» Requirement
Continue the registry entry for the trial on instructor emails to students, starting after its last line.

One Email to Students: Can a Light-Touch Intervention Make a Difference?

Last registered on December 02, 2020

Pre-Trial

Trial Information

General Information

Title
One Email to Students: Can a Light-Touch Intervention Make a Difference?
RCT ID
AEARCTR-0006396
Initial registration date
September 15, 2020

Initial registration date is when the trial was registered.

It corresponds to when the registration was submitted to the Registry to be reviewed for publication.

First published
September 17, 2020, 8:08 AM EDT

First published corresponds to when the trial was first made public on the Registry after being reviewed.

Last updated
December 02, 2020, 11:57 AM EST

Last updated is the most recent time when changes to the trial's registration were published.

Locations

Region

Primary Investigator

Affiliation
University of Iowa

Other Primary Investigator(s)

PI Affiliation
University of Iowa

Additional Trial Information

Status
In development
Start date
2020-09-16
End date
2021-05-15
Secondary IDs
Abstract
This study measures the effects of different forms of instructor communication in an online/hybrid class setting at a large, public university. Study participants randomly receive different forms of communications from their instructors. We hypothesize that various forms of communication in this setting has the potential to affect course grades, the frequency of help-seeking, and overall perceptions of instructor quality.
External Link(s)

Registration Citation

Citation
Page, Darren and Travis Williams. 2020. "One Email to Students: Can a Light-Touch Intervention Make a Difference?." AEA RCT Registry. December 02. https://doi.org/10.1257/rct.6396-2.0
Experimental Details

Interventions

Intervention(s)
Students receive various forms of instructor communication.
Intervention Start Date
2020-09-16
Intervention End Date
2021-02-26

Primary Outcomes

Primary Outcomes (end points)
Course performance, perception of instructors, and frequency of help-seeking.

[Extracted data entries]
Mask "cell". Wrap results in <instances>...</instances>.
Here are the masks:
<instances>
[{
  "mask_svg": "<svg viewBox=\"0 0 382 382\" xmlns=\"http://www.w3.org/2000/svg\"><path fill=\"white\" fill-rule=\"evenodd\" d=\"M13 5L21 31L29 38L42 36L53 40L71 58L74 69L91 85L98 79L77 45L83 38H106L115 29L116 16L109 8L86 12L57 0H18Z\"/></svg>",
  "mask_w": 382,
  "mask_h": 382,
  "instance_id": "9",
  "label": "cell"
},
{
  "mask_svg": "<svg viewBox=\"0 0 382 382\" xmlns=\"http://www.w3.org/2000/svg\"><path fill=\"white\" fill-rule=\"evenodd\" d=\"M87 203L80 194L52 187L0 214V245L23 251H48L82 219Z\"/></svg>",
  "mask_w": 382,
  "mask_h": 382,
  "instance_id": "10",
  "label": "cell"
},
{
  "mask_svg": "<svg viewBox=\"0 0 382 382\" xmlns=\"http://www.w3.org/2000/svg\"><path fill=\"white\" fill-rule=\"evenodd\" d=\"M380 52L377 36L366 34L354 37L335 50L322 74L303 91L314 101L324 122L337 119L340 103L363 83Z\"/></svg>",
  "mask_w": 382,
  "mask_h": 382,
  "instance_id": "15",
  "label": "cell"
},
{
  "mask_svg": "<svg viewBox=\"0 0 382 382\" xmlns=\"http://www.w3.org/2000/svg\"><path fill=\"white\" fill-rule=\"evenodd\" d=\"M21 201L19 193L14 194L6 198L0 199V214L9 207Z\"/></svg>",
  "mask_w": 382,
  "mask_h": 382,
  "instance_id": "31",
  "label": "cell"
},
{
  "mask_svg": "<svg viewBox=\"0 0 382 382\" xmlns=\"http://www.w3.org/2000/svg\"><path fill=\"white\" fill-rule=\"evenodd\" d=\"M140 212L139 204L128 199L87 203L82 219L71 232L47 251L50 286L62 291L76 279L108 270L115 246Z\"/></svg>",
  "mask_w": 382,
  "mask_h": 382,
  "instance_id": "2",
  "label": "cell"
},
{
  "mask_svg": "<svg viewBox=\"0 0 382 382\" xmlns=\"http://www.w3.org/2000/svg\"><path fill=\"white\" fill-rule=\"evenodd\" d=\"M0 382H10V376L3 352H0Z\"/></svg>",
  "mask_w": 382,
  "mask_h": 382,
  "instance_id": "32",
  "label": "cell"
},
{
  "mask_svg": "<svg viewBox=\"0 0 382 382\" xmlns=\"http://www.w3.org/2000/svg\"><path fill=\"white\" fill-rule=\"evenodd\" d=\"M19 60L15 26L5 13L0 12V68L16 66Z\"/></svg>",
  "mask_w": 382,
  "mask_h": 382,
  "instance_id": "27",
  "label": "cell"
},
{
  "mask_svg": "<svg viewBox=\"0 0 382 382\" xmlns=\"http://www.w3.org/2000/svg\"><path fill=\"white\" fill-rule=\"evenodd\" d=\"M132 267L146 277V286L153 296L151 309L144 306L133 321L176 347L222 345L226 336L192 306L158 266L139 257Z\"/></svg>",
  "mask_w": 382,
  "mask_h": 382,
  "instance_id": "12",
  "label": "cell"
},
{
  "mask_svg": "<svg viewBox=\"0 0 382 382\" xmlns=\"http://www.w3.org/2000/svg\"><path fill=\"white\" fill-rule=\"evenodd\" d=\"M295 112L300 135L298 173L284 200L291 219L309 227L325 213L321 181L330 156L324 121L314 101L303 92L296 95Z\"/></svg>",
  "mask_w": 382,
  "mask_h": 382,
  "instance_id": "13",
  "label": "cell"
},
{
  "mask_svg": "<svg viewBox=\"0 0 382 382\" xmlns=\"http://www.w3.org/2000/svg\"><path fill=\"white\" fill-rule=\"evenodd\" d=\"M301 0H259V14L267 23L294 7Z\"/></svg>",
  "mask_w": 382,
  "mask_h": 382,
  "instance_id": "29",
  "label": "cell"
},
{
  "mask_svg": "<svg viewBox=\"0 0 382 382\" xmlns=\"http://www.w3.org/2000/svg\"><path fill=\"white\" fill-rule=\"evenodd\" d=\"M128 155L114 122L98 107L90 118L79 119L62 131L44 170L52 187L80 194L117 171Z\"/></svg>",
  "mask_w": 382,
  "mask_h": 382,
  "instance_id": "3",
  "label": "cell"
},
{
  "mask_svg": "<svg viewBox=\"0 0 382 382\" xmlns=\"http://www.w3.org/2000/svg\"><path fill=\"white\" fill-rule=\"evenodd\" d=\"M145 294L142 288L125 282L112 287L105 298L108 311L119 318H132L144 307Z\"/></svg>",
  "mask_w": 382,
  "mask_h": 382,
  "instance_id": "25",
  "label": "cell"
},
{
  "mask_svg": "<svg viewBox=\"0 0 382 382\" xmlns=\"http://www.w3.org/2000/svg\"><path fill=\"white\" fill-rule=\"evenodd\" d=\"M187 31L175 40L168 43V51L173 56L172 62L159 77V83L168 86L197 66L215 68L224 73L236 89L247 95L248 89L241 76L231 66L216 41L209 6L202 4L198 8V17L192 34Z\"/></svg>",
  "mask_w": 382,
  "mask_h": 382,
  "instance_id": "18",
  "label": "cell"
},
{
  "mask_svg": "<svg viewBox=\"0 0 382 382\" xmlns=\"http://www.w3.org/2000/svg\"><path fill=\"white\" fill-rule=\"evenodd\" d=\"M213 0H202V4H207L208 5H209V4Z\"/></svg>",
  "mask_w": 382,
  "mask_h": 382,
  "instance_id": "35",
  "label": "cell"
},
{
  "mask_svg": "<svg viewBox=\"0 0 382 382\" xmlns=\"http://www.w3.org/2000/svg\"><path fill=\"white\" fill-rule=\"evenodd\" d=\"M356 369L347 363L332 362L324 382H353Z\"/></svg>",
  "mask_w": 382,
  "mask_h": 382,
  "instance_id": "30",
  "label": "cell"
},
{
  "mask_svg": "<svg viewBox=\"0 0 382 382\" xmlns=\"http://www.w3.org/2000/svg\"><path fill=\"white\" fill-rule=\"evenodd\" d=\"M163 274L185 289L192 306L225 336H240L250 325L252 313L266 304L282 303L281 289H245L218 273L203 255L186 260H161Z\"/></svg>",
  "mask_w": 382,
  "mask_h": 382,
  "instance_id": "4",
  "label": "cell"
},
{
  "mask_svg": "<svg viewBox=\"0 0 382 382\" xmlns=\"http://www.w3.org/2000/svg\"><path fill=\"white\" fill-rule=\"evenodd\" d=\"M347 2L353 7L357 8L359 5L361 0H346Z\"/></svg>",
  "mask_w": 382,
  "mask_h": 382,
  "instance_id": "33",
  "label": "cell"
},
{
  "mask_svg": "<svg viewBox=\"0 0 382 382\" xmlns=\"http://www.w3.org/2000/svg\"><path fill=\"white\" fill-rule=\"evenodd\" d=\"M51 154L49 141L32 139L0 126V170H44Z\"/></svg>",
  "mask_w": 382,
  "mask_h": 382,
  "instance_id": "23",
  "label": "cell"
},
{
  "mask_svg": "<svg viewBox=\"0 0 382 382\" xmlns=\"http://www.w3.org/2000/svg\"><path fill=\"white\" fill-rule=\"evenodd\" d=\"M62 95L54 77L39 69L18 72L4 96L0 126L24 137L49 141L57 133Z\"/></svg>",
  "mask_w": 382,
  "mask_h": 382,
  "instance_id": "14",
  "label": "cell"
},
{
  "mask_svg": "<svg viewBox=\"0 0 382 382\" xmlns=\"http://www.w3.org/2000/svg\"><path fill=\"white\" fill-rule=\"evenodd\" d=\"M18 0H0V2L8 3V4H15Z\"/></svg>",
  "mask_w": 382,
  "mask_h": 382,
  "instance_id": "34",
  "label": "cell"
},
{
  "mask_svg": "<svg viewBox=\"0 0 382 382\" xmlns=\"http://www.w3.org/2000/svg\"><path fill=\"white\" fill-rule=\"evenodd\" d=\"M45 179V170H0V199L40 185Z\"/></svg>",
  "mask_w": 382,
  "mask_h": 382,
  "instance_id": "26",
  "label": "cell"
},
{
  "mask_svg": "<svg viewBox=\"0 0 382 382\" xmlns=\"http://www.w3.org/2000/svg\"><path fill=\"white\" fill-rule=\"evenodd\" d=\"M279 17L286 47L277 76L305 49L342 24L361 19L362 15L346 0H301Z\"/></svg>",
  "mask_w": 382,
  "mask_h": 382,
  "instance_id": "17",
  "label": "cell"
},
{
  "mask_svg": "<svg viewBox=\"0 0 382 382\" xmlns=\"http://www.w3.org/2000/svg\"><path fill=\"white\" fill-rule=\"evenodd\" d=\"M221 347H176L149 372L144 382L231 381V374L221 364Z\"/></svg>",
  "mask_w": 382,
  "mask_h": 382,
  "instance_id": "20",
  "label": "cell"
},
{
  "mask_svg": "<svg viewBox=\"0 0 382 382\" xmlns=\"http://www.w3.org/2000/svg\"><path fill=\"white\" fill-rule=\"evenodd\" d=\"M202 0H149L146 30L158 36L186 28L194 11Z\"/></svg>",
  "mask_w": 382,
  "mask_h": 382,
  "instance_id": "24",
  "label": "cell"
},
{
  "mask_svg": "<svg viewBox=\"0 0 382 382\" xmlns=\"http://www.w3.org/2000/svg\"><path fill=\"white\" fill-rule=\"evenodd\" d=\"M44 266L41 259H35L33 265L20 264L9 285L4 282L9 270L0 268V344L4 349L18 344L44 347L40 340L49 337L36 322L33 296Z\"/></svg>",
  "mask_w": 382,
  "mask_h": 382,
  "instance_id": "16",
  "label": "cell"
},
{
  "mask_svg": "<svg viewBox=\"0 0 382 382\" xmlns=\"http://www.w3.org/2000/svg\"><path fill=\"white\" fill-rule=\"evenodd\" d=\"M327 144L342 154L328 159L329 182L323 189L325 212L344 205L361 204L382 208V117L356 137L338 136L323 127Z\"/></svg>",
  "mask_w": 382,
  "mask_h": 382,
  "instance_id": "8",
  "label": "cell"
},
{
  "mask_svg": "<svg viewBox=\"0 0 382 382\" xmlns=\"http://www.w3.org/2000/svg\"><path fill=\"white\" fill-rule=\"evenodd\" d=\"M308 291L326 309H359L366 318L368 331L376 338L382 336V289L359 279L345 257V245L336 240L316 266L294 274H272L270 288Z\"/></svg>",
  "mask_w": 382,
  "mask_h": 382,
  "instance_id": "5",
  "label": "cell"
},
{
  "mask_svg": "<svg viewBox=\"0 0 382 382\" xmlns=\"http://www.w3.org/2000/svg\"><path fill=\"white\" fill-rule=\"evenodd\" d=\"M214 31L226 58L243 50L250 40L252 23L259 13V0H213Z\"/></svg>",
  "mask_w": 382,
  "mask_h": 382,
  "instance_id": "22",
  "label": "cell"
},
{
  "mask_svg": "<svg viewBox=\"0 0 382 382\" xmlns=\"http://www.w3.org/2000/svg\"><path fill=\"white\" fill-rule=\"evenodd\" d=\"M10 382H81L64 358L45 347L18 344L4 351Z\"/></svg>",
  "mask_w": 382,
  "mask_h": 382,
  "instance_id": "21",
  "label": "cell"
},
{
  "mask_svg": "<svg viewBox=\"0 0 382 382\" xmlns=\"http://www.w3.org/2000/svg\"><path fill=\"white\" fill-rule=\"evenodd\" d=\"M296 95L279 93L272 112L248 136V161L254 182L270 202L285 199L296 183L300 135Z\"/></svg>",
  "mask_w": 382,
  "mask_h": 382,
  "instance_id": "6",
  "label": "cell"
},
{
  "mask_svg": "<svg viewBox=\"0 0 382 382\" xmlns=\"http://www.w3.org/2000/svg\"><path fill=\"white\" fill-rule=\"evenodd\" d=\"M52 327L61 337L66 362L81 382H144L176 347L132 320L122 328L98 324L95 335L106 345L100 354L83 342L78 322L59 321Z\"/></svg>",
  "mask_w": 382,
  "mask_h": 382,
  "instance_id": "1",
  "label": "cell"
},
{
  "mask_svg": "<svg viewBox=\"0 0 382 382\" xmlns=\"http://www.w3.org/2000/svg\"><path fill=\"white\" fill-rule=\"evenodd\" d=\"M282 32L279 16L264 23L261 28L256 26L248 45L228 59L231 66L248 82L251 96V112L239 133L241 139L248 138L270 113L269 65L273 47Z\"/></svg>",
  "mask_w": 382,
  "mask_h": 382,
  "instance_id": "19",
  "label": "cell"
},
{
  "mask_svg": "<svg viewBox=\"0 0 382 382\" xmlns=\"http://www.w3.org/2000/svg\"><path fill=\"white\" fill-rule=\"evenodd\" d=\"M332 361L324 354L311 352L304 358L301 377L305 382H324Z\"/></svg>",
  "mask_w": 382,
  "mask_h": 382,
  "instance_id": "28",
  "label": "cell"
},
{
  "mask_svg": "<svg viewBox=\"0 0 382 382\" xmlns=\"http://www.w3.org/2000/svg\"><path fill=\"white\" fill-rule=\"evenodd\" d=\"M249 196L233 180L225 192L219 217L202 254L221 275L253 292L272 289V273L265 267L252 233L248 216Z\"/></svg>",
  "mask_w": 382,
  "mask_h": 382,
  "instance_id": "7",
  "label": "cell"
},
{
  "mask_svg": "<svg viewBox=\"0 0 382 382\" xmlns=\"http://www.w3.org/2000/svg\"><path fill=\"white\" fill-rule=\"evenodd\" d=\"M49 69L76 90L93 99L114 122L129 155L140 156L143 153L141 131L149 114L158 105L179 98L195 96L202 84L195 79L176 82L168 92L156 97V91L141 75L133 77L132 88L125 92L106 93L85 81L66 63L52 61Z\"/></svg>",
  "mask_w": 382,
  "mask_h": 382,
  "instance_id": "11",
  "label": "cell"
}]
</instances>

» Task answer
Primary Outcomes (explanation)
Course performance is measured by the following set of variables: final course grade, grade on subsequent exam, indicator for course passing. Perception of instructor quality and TA quality are indices of quality developed by a set of 5 questions related to perceptions of instructors. Frequency of help-seeking measures number of times students correspond with their instructor and TA over email and sought help via office hours.

Secondary Outcomes

Secondary Outcomes (end points)
Perceptions of instructor and TA across different categories, grades on subsets of course material, knowledge of the professor and TA's office hours dates, interest in further courses of the same discipline, time spent each week on course materials, perceptions of course difficulty.
Secondary Outcomes (explanation)
Categories of perceptions include "the professor (TA) cares whether or not I learn the material", "my professor (TA) is available to talk to me and answer my questions", "my professor (TA) is interested in teaching the course", "my professor understands the material and is able to communicate it clearly". Subsets of course material include attendance measures, homework, exams, online interaces.

Experimental Design

Experimental Design
Students receive different forms of communication from course instructors.
Experimental Design Details
Experimental sample includes students who score below 70% on the first course exam. This sample is randomized to receive one of two treatments (an email from the TA or an email from the instructor) or control (no email of this type). Randomization is stratified within discussion sections to have a 1:1:1 ratio into the three statuses.
Randomization Method
Randomization is conducted with a random number generator in Stata.
Randomization Unit
Randomization occurs at the student level.
Was the treatment clustered?
No

Experiment Characteristics

Sample size: planned number of clusters
109 discussion sections.
Sample size: planned number of observations
2,000 students in data collection phase and 600 students in the experimental phase. Actual numbers depend on fractions of students who consent to participate and fraction scoring sufficiently low on the first exam.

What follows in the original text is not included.